Insight

White House: Just 14 Months Away from the Lowest Unemployment Rate in Recorded History!

On Friday, the White House Council of Economic Advisers (CEA) issued an analysis of what the Washington Post’s Ezra Klein described as a “horrible jobs report.” The administration’s analysis took a different view, and despite the Post’s admonition, appeared to celebrate the report’s 6.7 percent unemployment rate. The CEA analysis noted that the 6.7 percent rate is “the lowest since October 2008” and has fallen “1.2 percentage points from December 2012 to December 2013.”

This analysis is sunny to say the least. Nowhere in the report is there mention that most of the decline in the unemployment rate is due to the 347,000 workers that left the labor force in December – people who just gave up looking for a job. The analysis also fails to mention that over the December 2012-December 2013 period, the labor force lost over half a million workers. Factoring these individuals back into the equation alone would take away 0.3 percentage points in the unemployment rate ‘improvement,’ a quarter of the celebrated gains.

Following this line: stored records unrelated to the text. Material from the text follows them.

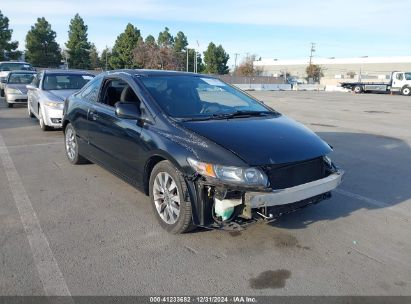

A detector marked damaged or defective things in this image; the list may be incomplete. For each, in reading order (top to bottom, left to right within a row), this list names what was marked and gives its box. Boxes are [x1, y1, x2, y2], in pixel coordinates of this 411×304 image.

front end damage [185, 157, 342, 230]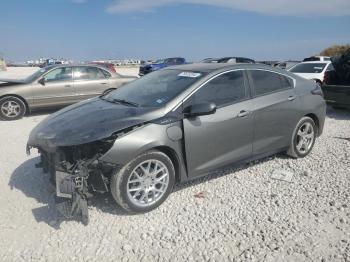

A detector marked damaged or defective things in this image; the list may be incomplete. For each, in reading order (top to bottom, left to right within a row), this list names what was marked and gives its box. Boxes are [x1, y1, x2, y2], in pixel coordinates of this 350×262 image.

damaged chevrolet volt [26, 63, 326, 223]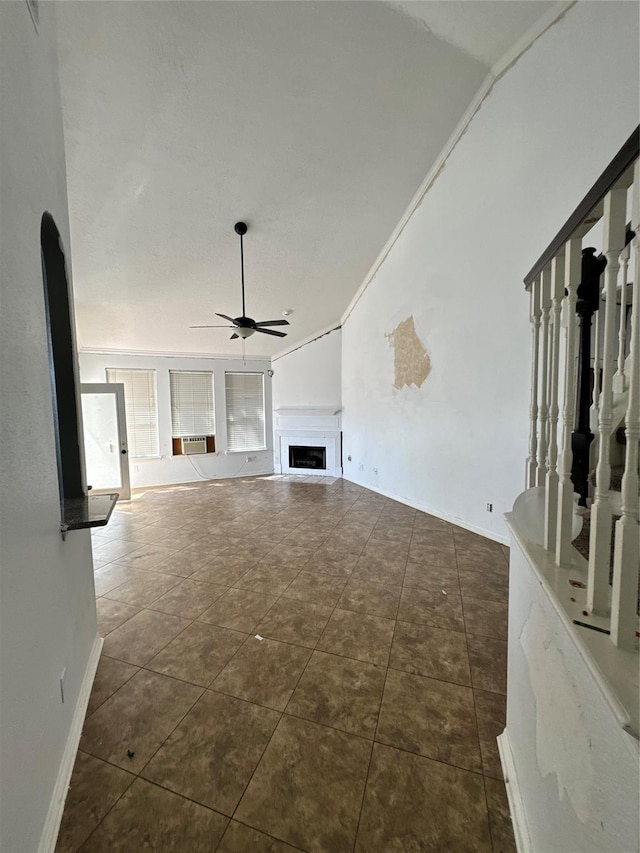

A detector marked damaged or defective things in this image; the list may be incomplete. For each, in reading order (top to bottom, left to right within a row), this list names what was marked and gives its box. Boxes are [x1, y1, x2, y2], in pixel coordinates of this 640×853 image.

peeling paint on wall [384, 316, 430, 390]
peeling paint on wall [520, 600, 596, 820]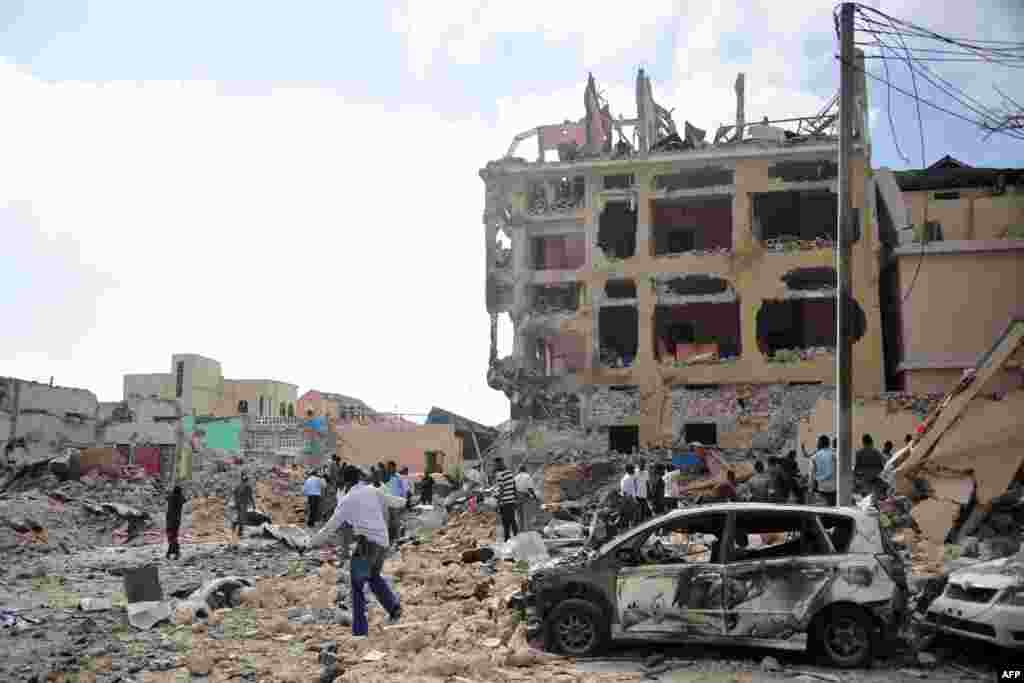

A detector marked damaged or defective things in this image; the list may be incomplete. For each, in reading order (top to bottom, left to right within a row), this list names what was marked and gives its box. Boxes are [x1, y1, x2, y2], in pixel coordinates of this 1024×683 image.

broken window opening [532, 282, 581, 315]
broken window opening [536, 235, 585, 272]
broken window opening [598, 201, 634, 260]
broken window opening [598, 305, 634, 368]
broken window opening [602, 278, 634, 299]
damaged multi-story building [479, 68, 888, 454]
broken window opening [651, 197, 733, 255]
broken window opening [663, 274, 729, 296]
broken window opening [655, 305, 745, 366]
broken window opening [757, 189, 835, 248]
broken window opening [778, 266, 835, 290]
broken window opening [753, 296, 864, 360]
broken window opening [606, 428, 638, 454]
broken window opening [684, 421, 716, 448]
charred car door [606, 516, 729, 638]
burnt car [516, 501, 909, 667]
charred car door [716, 507, 835, 643]
burnt car [925, 552, 1024, 651]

The result is a labor force participation rate that has been in steady decline; with the December rate matching the lowest rate since March of 1978 (October’s rate also matched this rate). But the celebratory tone of the CEA report appears blithely ignorant of this trend, and rather seems to embrace its persistence as long as the unemployment rate keeps falling. Such a trend would take the participation rate down further still, to levels not seen since the early 70’s:

The CEA’s report is divorced from reality, and suggests a type of analysis that revels in convenient math underpinned by lousy economic trends. If today’s report is so great, why not take a step further? In fact, why isn’t the White House forecasting record low unemployment in the coming year? Indeed, extrapolating today’s jobs report would result in 2.3 percent unemployment in the month of February 2015, the lowest in recorded history (really just BLS’s dataset). Granted, an additional 8 million workers would have left the labor force, but still, 2.3 has a nice ring to it. Perhaps the White House knows better than to rely on this type of analysis, except perhaps when there’s nothing else to say.